* **Extracted data entries**:
-- -- --

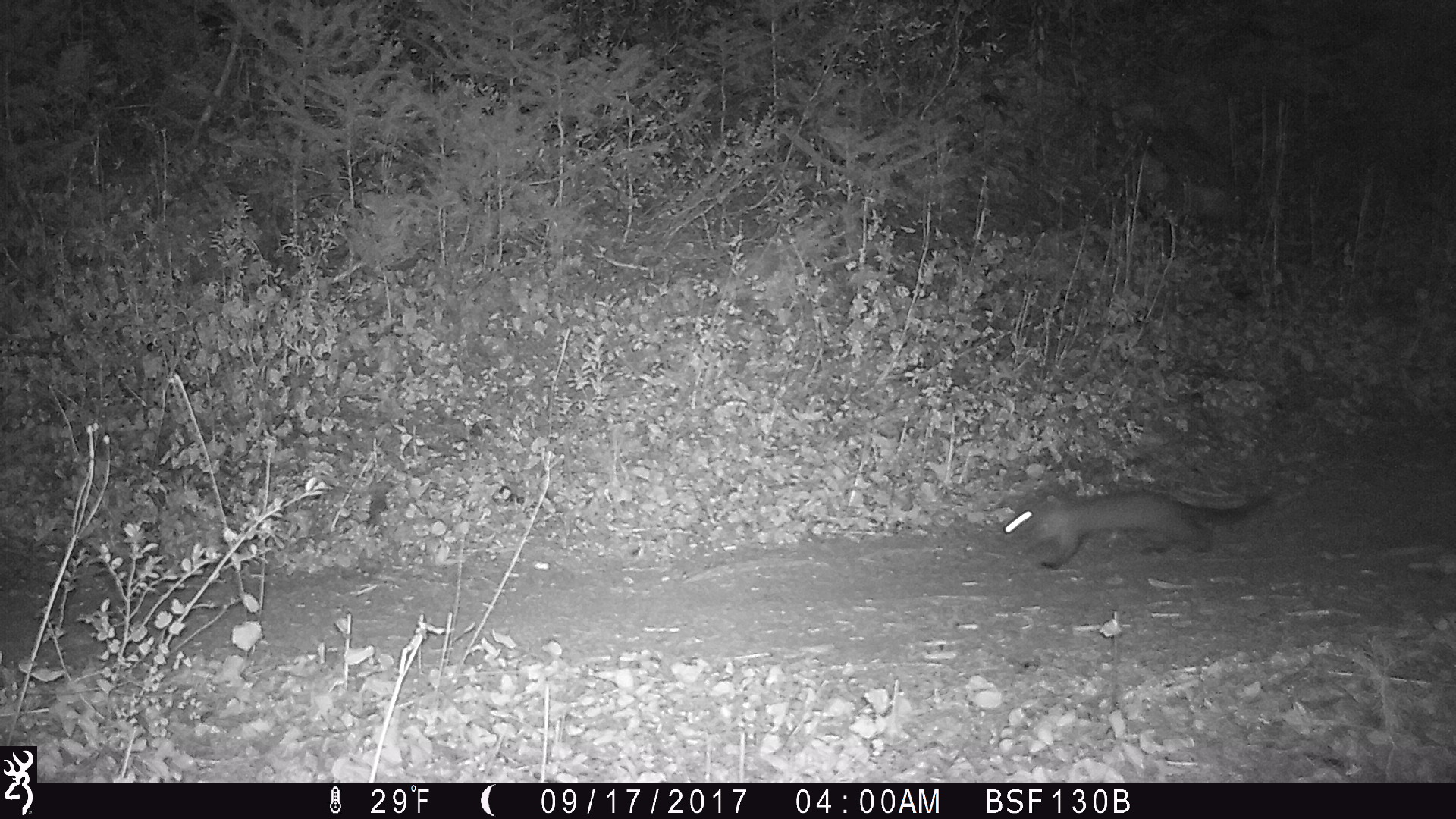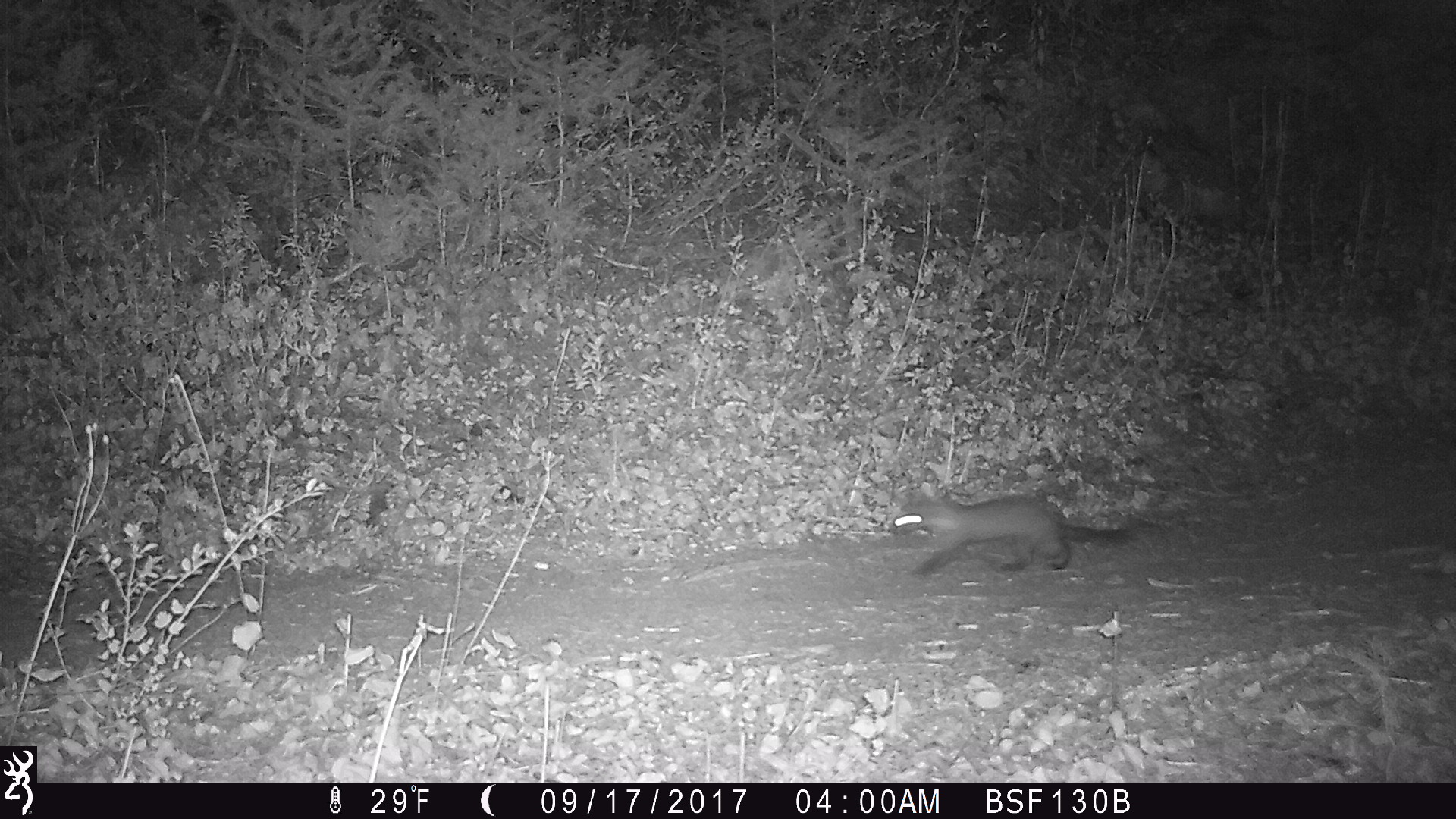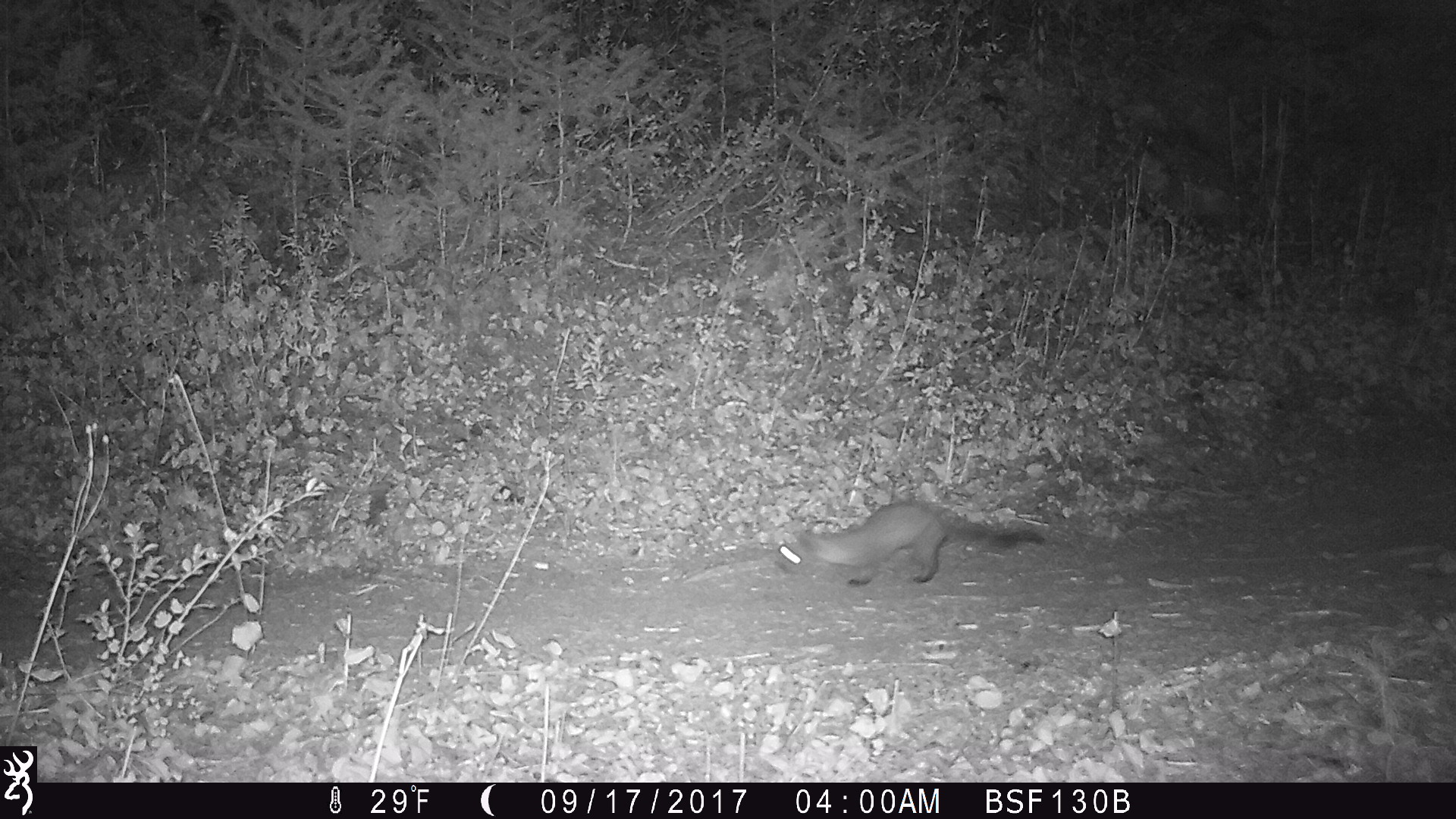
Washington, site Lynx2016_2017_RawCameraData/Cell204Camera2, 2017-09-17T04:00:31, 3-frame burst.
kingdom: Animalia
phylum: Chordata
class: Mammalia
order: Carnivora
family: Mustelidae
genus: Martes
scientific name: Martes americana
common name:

-- -- --

* **WHAT YOU HAVE TO DO**:
With the pictures set aside, please write out all of the records above exactly.

* **ANSWER SPACE**:
Washington, site Lynx2016_2017_RawCameraData/Cell204Camera2, 2017-09-17T04:00:31, 3-frame burst.
kingdom: Animalia
phylum: Chordata
class: Mammalia
order: Carnivora
family: Mustelidae
genus: Martes
scientific name: Martes americana
common name:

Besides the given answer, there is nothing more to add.